Dopo che il profeta Anania ebbe rotto il giogo che il profeta Geremia portava sul collo, fu rivolta a Geremia questa parola del Signore: "Va' e riferisci ad Anania: Così dice il Signore: Tu hai rotto un giogo di legno, ma io, al suo posto, ne farò uno di ferro. Infatti, dice il Signore degli eserciti, Dio d'Israele: Pongo un giogo di ferro sul collo di tutte queste nazioni perché siano soggette a Nabucodònosor, re di Babilonia, e lo servano; persino le bestie selvatiche gli consegno".
Allora il profeta Geremia disse al profeta Anania: "Ascolta, Anania! Il Signore non ti ha mandato e tu induci questo popolo a confidare nella menzogna; perciò dice il Signore: Ecco, ti faccio sparire dalla faccia della terra; quest'anno tu morirai, perché hai predicato la ribellione al Signore". In quello stesso anno, nel settimo mese, il profeta Anania morì.


 

Alleluia, alleluia, alleluia !

Il Figlio dell'uomo
è venuto a servire,
chi vuole essere grande
si faccia servo di tutti.

Alleluia, alleluia, alleluia !

Anania, uno della famiglia dei profeti del tempio, si scontra con Geremia. Egli, al contrario di Geremia che appare come il profeta di sventure e di disastri, vuole apparire come il profeta di tempi migliori, di situazioni piacevoli, di prospettive ottimiste. Per questo Anania strappò il giogo dal collo del profeta Geremia. Il testo aggiunge: "Il profeta Geremia se ne andò per la sua strada". È la strada del Signore quella che percorre Geremia, anche se toglie le poche speranze rimaste. Geremia annuncia la deportazione di Giuda perché questo è il disegno di Dio. Anania, immagine del falso profeta che segue i suoi propri calcoli, volendo compiacere il re e il popolo, promette invece la vittoria sul re di Babilonia. È una predicazione di prosperità che cerca di riscuotere il consenso della gente, mentre Geremia è bersaglio delle critiche al punto che alcuni vorrebbero che morisse. Ma la storia dimostrerà il contrario.

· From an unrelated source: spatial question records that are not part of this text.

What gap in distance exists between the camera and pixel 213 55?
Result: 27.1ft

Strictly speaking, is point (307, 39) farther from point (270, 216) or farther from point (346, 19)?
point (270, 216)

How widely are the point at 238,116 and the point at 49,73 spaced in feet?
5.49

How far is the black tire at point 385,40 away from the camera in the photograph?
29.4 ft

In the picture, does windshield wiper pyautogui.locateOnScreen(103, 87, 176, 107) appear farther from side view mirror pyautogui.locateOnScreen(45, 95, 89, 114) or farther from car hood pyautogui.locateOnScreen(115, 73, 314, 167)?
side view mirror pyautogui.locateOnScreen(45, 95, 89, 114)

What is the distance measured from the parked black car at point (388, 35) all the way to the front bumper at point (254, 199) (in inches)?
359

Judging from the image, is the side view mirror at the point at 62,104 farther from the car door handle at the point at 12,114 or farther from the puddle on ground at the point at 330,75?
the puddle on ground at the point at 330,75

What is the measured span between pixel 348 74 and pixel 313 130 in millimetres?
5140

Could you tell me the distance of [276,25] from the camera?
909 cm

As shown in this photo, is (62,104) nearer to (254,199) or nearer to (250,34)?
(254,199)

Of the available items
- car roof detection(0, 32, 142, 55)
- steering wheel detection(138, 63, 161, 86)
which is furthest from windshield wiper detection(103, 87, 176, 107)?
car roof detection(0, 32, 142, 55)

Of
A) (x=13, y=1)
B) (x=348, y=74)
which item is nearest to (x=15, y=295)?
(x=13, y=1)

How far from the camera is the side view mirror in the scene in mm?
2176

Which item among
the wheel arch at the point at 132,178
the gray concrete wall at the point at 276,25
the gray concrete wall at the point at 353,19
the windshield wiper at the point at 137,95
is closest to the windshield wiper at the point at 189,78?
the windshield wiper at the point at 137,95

Nessuna storia, né quella collettiva né quella personale, appartiene agli "indovini, maghi e stregoni" (Ger 27,9). È necessario sognare la pace, proporla come il futuro per tutti, ma essa si realizza con l'impegno concreto e continuo di coloro che la cercano davvero e che spendono la loro vita per realizzarla. La pace ha bisogno di costruttori di pace, non di parole vane e spesso avare. Geremia risponde ad Anania dicendo: "Il profeta invece che profetizza la pace sarà riconosciuto come profeta mandato veramente dal Signore soltanto quando la sua parola si realizzerà". E la parola del profeta si realizzerà quando è frutto della benedizione del Signore, di una preghiera perseverante e accorata in cui tanti invocano il dono della pace, necessario e atteso soprattutto dai poveri. Anania ha predicato "la ribellione al Signore", non la pace. Al contrario, chi segue Geremia sulla strada dell'ascolto e della conversione del cuore si pone sulla via della pace e della salvezza.